◆ **EXTRACTED MATERIAL**
::::::::::

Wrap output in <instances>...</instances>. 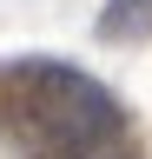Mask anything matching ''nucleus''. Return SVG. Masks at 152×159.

::::::::::

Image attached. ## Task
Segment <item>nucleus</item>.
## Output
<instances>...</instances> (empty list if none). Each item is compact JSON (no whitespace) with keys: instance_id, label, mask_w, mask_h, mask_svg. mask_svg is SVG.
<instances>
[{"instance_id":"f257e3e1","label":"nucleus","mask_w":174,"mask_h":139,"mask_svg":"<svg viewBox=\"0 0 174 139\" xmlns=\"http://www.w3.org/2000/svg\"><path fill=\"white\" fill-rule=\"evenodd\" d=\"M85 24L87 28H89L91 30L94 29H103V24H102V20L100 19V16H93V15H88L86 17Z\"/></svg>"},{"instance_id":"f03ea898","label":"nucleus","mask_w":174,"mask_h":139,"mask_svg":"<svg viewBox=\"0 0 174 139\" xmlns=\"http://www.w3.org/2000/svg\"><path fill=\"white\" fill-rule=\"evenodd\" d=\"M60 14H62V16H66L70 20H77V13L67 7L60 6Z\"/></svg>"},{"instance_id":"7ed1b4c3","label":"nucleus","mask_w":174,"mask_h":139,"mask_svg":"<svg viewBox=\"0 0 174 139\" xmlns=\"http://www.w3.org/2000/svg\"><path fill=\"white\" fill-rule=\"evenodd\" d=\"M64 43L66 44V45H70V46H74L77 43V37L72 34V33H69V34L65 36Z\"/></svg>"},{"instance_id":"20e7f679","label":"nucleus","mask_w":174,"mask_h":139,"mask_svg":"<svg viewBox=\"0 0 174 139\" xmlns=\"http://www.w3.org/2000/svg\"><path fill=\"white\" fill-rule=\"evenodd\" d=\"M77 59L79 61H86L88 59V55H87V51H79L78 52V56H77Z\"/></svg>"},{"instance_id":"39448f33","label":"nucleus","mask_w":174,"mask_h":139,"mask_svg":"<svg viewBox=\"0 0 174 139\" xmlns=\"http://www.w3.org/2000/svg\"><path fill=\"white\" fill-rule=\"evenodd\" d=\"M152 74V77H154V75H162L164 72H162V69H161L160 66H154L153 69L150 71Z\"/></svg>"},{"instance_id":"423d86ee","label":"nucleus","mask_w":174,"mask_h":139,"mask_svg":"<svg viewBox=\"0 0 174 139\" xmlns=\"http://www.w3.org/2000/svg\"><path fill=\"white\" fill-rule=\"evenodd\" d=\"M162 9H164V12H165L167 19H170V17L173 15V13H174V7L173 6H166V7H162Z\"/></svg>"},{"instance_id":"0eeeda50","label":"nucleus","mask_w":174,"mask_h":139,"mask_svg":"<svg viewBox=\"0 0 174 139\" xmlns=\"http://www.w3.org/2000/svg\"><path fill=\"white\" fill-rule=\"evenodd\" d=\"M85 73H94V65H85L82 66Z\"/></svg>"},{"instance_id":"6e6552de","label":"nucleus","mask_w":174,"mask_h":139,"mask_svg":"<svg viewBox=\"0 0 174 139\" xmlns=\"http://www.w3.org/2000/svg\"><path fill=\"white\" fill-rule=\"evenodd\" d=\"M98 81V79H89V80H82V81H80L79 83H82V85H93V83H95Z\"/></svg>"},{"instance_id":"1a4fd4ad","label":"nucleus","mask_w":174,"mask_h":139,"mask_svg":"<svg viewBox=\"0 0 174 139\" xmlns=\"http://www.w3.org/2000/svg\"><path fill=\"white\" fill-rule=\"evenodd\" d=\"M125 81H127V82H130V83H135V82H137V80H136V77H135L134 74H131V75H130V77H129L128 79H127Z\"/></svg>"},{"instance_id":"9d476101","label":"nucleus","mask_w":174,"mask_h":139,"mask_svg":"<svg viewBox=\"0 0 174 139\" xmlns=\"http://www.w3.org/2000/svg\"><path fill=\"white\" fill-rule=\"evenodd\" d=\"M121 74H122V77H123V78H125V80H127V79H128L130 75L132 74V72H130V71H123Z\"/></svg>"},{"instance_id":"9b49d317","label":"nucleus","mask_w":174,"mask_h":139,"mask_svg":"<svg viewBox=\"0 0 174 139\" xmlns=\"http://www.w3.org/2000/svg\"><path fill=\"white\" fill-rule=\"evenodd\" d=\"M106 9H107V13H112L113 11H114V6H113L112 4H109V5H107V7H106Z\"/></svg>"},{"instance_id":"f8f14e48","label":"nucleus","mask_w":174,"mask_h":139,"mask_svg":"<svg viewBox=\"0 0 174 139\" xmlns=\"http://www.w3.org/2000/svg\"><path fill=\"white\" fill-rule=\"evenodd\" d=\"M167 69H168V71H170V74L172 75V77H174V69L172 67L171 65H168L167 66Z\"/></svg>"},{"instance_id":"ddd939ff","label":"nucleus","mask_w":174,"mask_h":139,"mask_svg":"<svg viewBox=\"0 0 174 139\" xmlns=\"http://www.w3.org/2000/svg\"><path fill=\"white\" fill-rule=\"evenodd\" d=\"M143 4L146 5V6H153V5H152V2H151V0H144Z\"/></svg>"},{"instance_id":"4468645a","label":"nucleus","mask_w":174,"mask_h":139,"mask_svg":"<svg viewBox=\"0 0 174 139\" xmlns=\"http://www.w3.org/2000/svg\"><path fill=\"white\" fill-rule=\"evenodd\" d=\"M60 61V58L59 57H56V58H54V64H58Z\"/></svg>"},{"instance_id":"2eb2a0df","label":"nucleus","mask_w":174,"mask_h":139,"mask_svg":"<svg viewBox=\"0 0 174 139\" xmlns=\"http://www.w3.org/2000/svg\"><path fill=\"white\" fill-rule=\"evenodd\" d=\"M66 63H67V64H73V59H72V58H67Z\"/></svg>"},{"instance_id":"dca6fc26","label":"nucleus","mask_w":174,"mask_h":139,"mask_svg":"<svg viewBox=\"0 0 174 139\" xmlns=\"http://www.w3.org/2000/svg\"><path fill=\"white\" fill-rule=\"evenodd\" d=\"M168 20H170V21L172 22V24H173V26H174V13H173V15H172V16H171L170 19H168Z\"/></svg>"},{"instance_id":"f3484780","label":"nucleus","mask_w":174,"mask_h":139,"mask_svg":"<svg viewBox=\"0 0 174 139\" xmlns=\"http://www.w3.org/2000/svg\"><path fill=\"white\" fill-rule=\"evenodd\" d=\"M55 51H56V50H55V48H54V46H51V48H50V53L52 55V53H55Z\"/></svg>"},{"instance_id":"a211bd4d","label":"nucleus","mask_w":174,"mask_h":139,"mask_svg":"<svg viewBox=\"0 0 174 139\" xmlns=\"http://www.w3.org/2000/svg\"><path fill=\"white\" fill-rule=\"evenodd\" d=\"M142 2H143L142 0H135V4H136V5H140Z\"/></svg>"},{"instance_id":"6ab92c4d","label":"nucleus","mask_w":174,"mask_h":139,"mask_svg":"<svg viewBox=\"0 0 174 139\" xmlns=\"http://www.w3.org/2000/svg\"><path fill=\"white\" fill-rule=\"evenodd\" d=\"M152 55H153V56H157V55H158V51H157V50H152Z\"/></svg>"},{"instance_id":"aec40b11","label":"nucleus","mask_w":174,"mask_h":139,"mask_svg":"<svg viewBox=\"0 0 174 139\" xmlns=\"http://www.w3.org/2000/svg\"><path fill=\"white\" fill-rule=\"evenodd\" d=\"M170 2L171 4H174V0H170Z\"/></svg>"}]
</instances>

::::::::::

Pick out every line of the data above that contains the string "item", and copy each of those lines in full.

Segment <item>nucleus</item>.
<instances>...</instances> (empty list if none). Each item is compact JSON (no whitespace) with keys: instance_id, label, mask_w, mask_h, mask_svg. mask_svg is SVG.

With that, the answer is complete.